== TESTO DI LETTURA ==

----------------------------------------

Stefano Germano
Le Torri del Vajolet - Catinaccio Rosengarten
Splendida visione che guarda verso queste meravigliose Torri all’interno di un contesto di grande spessore naturale.
Parlare delle Torri del Vajolet è come mettere in scena uno spettacolo straordinario, un impatto con la Natura selvaggia del Catinaccio Rosengarten che porta con sé una delle meraviglie assolute all’interno di questa area geografica che confina con le Dolomiti del Trentino e le Dolomiti dell’Alto Adige.

Anche quassù la mia prima volta, per espandere così maggiormente questo mio confronto con la Val di Fassa e quel suo contesto naturale che in un certo senso ha completamente cambiato questa mia Estate. Ma per raggiungere tutto questo c’è un bel po di cui camminare. Potrebbe rendersi tutto più facile salire direttamente (e comodamente) tramite i collegamenti via cavo (seggiovia) direttamente dal centro di Pozza di Fassa, per essere “quasi” al cospetto del Rifugio Gardecia (1965m) e del Rifugio Stella Alpina (1972m) per avere così già dimezzato il cammino di giornata.

----------------------------------------

== COMPITI SCRITTI ==
a) Riscrivi in forma di elenco il paragrafo del testo sulle Torri del Vajolet che comincia con "Anche quassù la mia prima volta", mantenendone i fatti principali.
b) Rispondi alle seguenti domande sul testo sulle Torri del Vajolet, una per riga:
(i) Con quali zone confina l'area geografica del Catinaccio Rosengarten?
(ii) Da quale località parte la seggiovia?
(iii) A che altitudine si trova il Rifugio Stella Alpina?
c) Per favore, trascrivi parola per parola la parte del testo sulle Torri del Vajolet che si apre con le parole "Parlare delle Torri" e si chiude con "Dolomiti dell’Alto Adige.".
I record non servono per svolgere nessuno dei compiti.

----------------------------------------

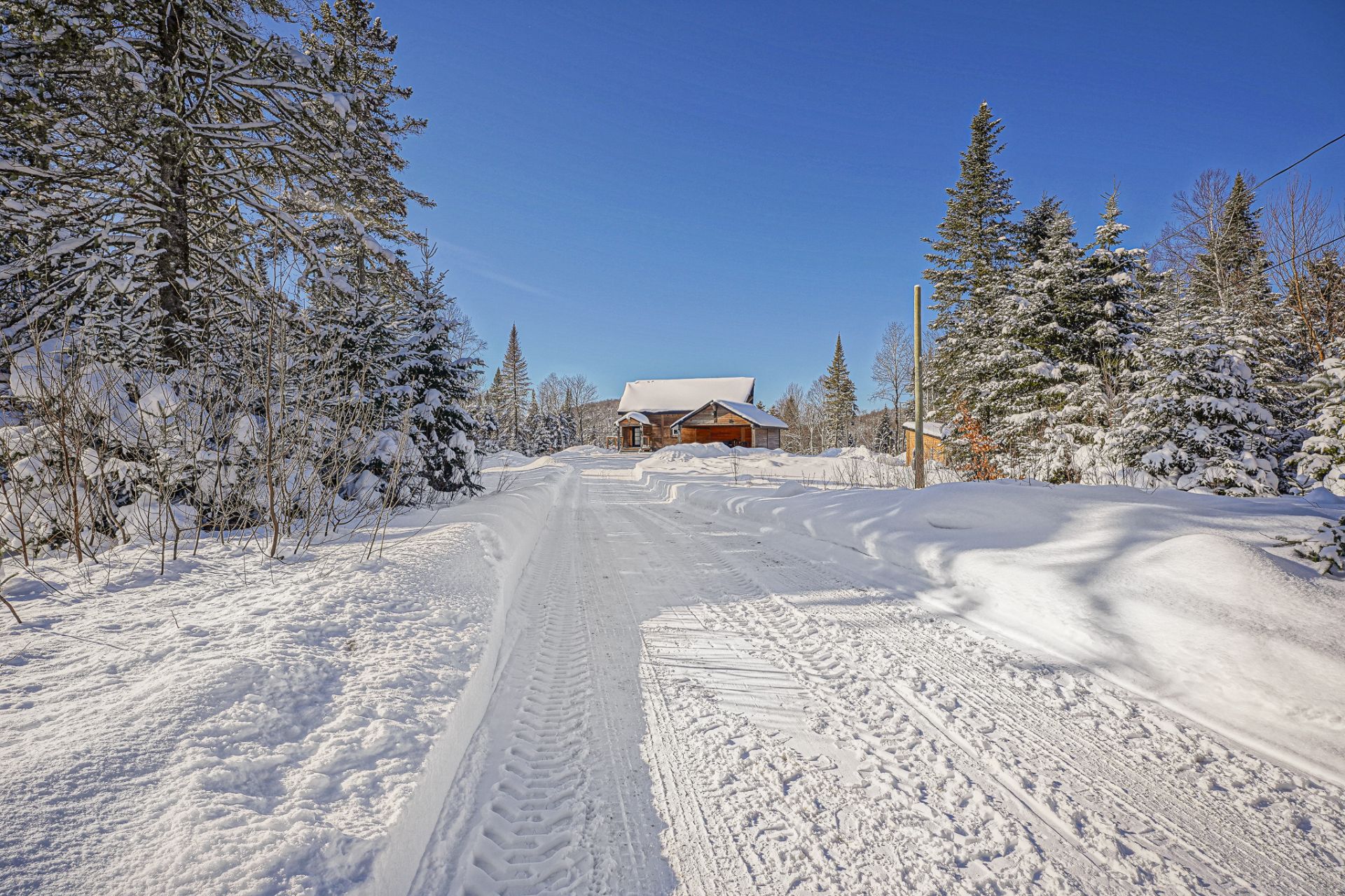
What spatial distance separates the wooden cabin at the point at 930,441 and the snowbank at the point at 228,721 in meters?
21.0

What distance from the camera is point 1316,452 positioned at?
7.70 meters

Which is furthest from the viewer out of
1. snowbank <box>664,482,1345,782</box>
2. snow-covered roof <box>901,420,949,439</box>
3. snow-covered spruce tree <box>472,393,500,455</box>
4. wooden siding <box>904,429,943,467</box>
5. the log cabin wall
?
the log cabin wall

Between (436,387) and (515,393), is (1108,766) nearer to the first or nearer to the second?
(436,387)

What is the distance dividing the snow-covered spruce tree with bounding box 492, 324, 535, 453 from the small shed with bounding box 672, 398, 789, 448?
1942cm

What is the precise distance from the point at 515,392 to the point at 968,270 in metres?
46.8

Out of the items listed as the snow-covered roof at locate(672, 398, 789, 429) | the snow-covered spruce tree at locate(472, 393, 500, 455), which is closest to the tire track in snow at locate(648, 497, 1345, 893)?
the snow-covered spruce tree at locate(472, 393, 500, 455)

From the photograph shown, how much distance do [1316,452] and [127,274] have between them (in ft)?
54.5

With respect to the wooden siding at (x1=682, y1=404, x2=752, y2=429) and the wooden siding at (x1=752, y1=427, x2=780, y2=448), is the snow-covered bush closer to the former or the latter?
the wooden siding at (x1=752, y1=427, x2=780, y2=448)

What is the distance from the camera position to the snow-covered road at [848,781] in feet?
5.90

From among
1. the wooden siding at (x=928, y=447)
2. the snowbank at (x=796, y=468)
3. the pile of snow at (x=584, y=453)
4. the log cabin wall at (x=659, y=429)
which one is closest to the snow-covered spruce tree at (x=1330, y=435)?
the snowbank at (x=796, y=468)

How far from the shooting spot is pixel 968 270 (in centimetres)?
2152

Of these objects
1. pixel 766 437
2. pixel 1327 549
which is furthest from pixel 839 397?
pixel 1327 549

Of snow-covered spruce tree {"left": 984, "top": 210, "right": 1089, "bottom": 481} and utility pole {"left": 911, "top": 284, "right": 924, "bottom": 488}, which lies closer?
utility pole {"left": 911, "top": 284, "right": 924, "bottom": 488}

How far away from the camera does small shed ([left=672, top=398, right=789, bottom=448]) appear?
40062mm
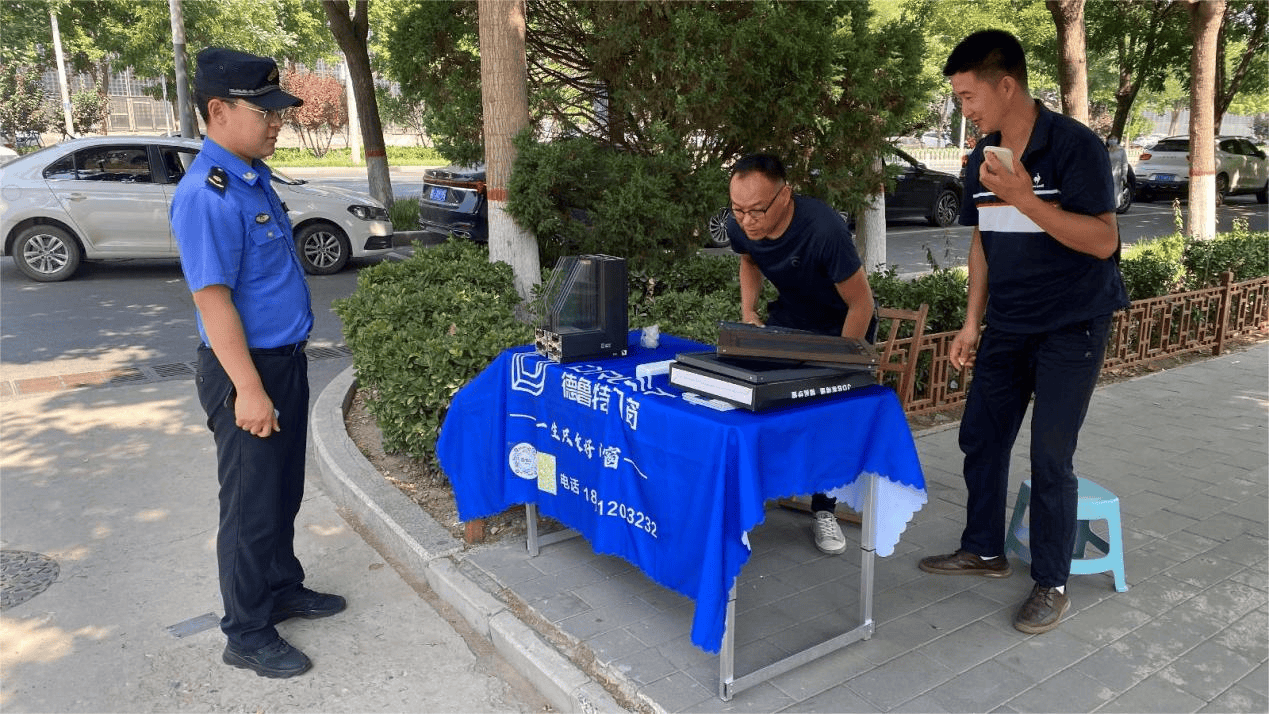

----------------------------------------

== RISPOSTE SCRITTE ==
a)
- Prima visita in questo luogo, per approfondire il rapporto con la Val di Fassa.
- Il contesto naturale della Val di Fassa ha completamente cambiato l'estate di chi scrive.
- Per arrivare alle Torri c'è molto da camminare.
- Si può salire più comodamente con la seggiovia dal centro di Pozza di Fassa.
- La seggiovia porta quasi al Rifugio Gardecia (1965 m) e al Rifugio Stella Alpina (1972 m).
- Così il cammino della giornata risulta già dimezzato.

b)
(i) Con le Dolomiti del Trentino e le Dolomiti dell'Alto Adige.
(ii) Dal centro di Pozza di Fassa.
(iii) A 1972 m.

c)
Parlare delle Torri del Vajolet è come mettere in scena uno spettacolo straordinario, un impatto con la Natura selvaggia del Catinaccio Rosengarten che porta con sé una delle meraviglie assolute all’interno di questa area geografica che confina con le Dolomiti del Trentino e le Dolomiti dell’Alto Adige.